AUFGABE 1 ::
Geben Sie den nachstehenden Auszug über Bubka vollständig und Wort für Wort wieder.

AUSGEWÄHLTER TEXTAUSZUG ::
------------------------

Bubka sprintet weiter, ein angebundener Lkw-Reifen bremst seinen Drang. Bis 1995 läuft sein Vertrag mit Nike, über dessen horrenden Inhalt die wildesten Gerüchte kursieren und sich die Beteiligten ausschweigen. Man hat ihm seine Professionalität vorgeworfen. 286.000 Mark Gage steckte er bereits vor zwei Jahren in Formia ein, als er seinen Weltrekord mal wieder ein Zentimeterchen nach oben schraubte, auf 6,09 m damals, und laut bekundete, seine Verdienstmöglichkeiten gedenke er sich nicht mit einem Jahrhundertsprung à la Bob Beamon zu versauen. Der Gummireifen schlingert, Bubka läuft aufrecht wie ein Besenstiel. „Mit allem Geld der Welt kann man Leistung nicht kaufen.“ 20 Weltrekorde ist er gesprungen, ohne einen Rubel. Jetzt singt er in Hollywood für den Sponsor, hat zwei Manager zum Geldeintreiben, Rudi Thiel in Berlin, seiner Wahlheimat, Andrezj Kulikowski in Schweden. Bubka hat sich die barocke Weltsicht zu eigen gemacht: „Wir sind Schauspieler auf der Weltbühne.“ Ein Pavarotti kassiere 600.000 Mark für ein einziges Konzert. „Es gibt so wenige Stars, die ein Stadion voll bekommen – Lewis, Bubka –, warum sollen die nicht anständig bezahlt werden?“ Das martert sein Hirn, der Gummireifen zieht unbarmherzig.

------------------------

AUFGABE 2 ::
Ermitteln Sie, in wie vielen Zeilen der folgenden Datensätze die Zeichenfolge „water“ vorkommt, wobei Groß- und Kleinschreibung zu beachten ist. Nennen Sie ausschließlich die Zahl.

AUSGANGSDATEN ::
------------------------

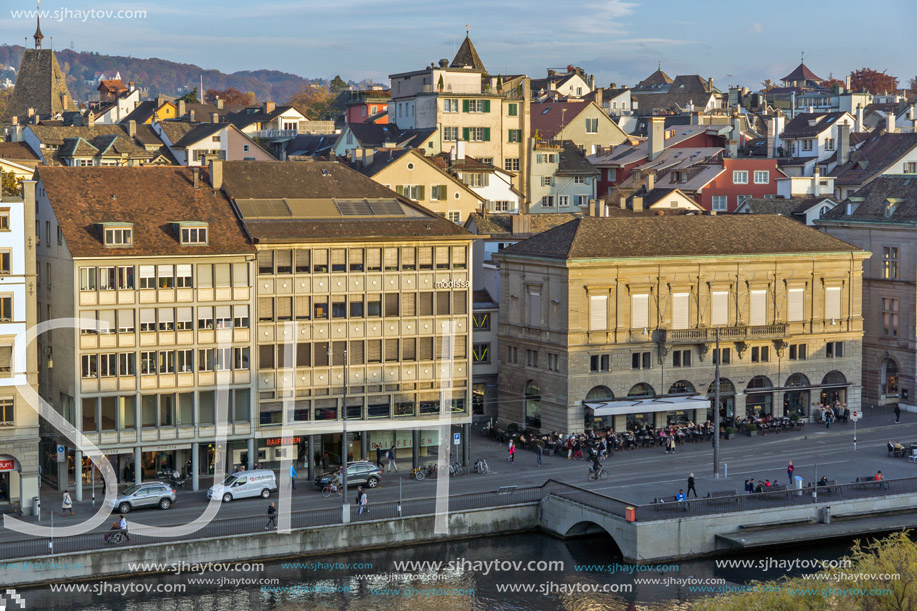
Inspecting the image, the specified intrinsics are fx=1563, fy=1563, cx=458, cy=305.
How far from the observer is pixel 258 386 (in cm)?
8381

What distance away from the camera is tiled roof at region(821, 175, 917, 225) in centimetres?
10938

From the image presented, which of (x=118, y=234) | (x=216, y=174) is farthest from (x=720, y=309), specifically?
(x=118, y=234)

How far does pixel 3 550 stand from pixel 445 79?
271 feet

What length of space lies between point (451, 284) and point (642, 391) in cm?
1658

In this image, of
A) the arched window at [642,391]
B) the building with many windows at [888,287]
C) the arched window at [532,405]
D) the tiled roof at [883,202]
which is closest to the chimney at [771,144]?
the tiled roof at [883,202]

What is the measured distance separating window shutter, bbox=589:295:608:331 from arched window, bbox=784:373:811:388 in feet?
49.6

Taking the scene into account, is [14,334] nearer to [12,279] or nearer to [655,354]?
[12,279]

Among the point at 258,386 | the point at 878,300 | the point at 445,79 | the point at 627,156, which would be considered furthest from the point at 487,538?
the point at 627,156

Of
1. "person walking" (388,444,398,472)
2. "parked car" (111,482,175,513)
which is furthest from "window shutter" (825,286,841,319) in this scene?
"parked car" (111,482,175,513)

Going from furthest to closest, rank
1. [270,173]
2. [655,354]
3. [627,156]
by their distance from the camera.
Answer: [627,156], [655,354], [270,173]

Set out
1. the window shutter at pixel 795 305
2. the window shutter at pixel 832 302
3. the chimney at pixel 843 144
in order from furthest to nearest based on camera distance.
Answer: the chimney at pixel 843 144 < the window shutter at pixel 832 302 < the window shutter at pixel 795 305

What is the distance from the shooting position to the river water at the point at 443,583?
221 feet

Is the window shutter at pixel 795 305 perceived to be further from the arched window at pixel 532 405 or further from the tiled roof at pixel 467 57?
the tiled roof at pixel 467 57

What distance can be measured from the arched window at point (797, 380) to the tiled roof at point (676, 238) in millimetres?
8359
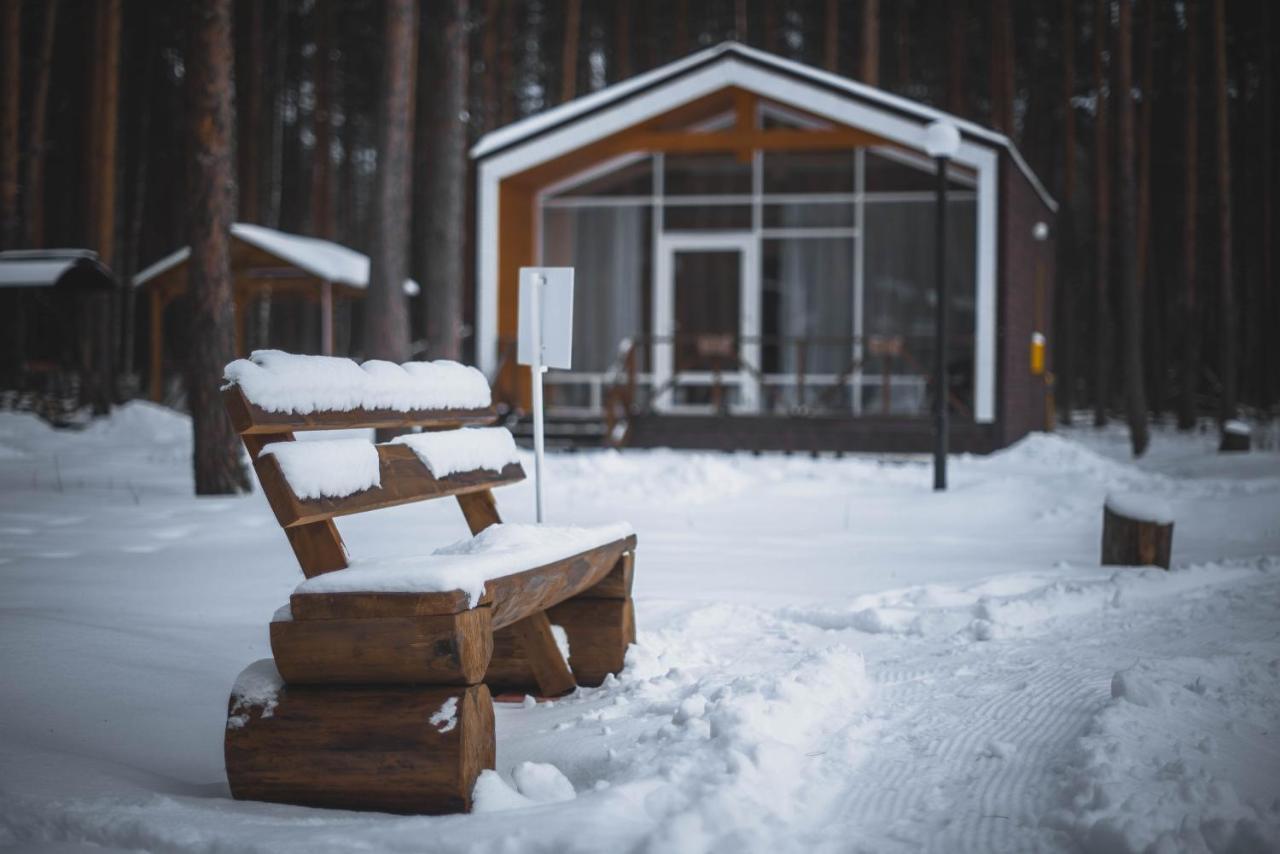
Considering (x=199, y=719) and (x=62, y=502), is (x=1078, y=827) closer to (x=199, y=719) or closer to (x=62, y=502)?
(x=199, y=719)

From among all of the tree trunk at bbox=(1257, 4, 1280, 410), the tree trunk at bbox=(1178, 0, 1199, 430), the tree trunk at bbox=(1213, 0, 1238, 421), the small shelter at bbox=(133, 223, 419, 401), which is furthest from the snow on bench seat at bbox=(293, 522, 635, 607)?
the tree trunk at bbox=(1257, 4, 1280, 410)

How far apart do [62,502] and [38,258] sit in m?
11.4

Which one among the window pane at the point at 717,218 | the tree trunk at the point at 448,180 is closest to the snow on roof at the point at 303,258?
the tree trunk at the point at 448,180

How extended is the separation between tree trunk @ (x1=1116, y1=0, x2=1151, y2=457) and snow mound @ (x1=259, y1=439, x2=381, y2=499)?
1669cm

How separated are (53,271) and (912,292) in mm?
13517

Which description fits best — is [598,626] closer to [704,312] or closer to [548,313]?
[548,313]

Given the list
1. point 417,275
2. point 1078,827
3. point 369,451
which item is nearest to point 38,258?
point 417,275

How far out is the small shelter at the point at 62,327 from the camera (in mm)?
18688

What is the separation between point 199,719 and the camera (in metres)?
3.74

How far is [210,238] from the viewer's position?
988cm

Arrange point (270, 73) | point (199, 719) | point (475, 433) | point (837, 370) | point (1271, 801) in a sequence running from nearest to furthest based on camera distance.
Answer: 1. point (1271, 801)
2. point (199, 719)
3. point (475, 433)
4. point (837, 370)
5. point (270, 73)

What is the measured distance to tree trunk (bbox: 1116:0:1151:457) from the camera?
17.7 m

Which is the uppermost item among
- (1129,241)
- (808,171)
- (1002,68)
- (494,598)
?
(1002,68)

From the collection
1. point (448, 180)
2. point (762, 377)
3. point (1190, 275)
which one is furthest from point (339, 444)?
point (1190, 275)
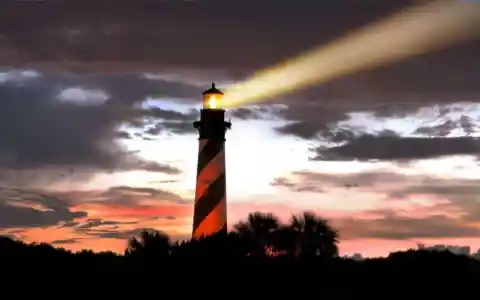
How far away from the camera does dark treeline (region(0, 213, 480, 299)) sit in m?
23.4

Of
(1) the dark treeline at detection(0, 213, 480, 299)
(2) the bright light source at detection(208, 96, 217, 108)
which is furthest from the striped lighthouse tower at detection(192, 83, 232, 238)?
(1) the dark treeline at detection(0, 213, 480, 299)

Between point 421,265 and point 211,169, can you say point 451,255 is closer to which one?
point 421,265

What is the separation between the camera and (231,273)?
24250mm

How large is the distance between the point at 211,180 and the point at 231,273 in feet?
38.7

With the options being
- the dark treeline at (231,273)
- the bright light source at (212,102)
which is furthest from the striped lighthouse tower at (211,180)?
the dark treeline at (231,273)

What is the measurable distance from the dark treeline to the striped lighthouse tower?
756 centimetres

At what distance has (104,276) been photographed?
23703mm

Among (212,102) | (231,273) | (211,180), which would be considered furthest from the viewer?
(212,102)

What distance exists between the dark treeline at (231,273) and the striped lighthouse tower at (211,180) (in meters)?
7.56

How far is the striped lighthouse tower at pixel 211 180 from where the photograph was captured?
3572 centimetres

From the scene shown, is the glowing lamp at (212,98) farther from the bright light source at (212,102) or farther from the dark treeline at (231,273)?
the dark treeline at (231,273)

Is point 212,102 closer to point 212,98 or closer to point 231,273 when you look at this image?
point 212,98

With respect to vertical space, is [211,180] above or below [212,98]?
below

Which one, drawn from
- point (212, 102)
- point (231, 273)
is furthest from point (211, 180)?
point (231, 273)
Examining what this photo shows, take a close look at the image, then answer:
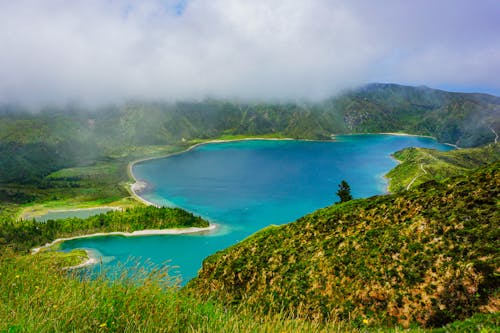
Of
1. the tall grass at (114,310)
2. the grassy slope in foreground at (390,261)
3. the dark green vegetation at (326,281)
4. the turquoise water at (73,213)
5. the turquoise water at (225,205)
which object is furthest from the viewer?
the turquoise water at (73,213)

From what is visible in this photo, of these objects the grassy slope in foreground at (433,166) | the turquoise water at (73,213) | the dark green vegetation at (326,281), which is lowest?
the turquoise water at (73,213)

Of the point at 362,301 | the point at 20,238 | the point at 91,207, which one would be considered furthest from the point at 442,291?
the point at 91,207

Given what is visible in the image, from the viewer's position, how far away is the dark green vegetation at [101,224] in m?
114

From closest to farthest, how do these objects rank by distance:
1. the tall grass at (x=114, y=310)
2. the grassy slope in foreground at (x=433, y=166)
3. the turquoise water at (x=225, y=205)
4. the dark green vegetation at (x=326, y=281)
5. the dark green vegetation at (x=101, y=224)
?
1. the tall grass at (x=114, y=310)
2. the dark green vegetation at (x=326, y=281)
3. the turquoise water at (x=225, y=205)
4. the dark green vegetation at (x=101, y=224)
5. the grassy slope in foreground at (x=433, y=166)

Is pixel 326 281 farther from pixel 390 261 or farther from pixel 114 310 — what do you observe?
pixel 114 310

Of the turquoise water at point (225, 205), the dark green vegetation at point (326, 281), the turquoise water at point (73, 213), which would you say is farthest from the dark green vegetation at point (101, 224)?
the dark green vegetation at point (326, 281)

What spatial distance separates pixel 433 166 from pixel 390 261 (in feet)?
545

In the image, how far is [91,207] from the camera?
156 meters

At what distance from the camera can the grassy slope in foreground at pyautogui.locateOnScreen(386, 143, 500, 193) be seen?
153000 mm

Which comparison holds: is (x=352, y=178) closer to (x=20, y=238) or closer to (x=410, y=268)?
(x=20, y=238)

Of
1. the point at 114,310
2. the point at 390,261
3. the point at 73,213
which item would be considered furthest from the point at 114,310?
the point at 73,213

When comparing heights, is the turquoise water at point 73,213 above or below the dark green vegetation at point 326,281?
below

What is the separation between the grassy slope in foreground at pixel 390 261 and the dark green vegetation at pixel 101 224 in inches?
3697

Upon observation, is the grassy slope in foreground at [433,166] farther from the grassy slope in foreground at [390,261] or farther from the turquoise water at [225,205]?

------------------------

LÖSUNG 1 ::
Bubka sprintet weiter, ein angebundener Lkw-Reifen bremst seinen Drang. Bis 1995 läuft sein Vertrag mit Nike, über dessen horrenden Inhalt die wildesten Gerüchte kursieren und sich die Beteiligten ausschweigen. Man hat ihm seine Professionalität vorgeworfen. 286.000 Mark Gage steckte er bereits vor zwei Jahren in Formia ein, als er seinen Weltrekord mal wieder ein Zentimeterchen nach oben schraubte, auf 6,09 m damals, und laut bekundete, seine Verdienstmöglichkeiten gedenke er sich nicht mit einem Jahrhundertsprung à la Bob Beamon zu versauen. Der Gummireifen schlingert, Bubka läuft aufrecht wie ein Besenstiel. „Mit allem Geld der Welt kann man Leistung nicht kaufen.“ 20 Weltrekorde ist er gesprungen, ohne einen Rubel. Jetzt singt er in Hollywood für den Sponsor, hat zwei Manager zum Geldeintreiben, Rudi Thiel in Berlin, seiner Wahlheimat, Andrezj Kulikowski in Schweden. Bubka hat sich die barocke Weltsicht zu eigen gemacht: „Wir sind Schauspieler auf der Weltbühne.“ Ein Pavarotti kassiere 600.000 Mark für ein einziges Konzert. „Es gibt so wenige Stars, die ein Stadion voll bekommen – Lewis, Bubka –, warum sollen die nicht anständig bezahlt werden?“ Das martert sein Hirn, der Gummireifen zieht unbarmherzig.

LÖSUNG 2 ::
11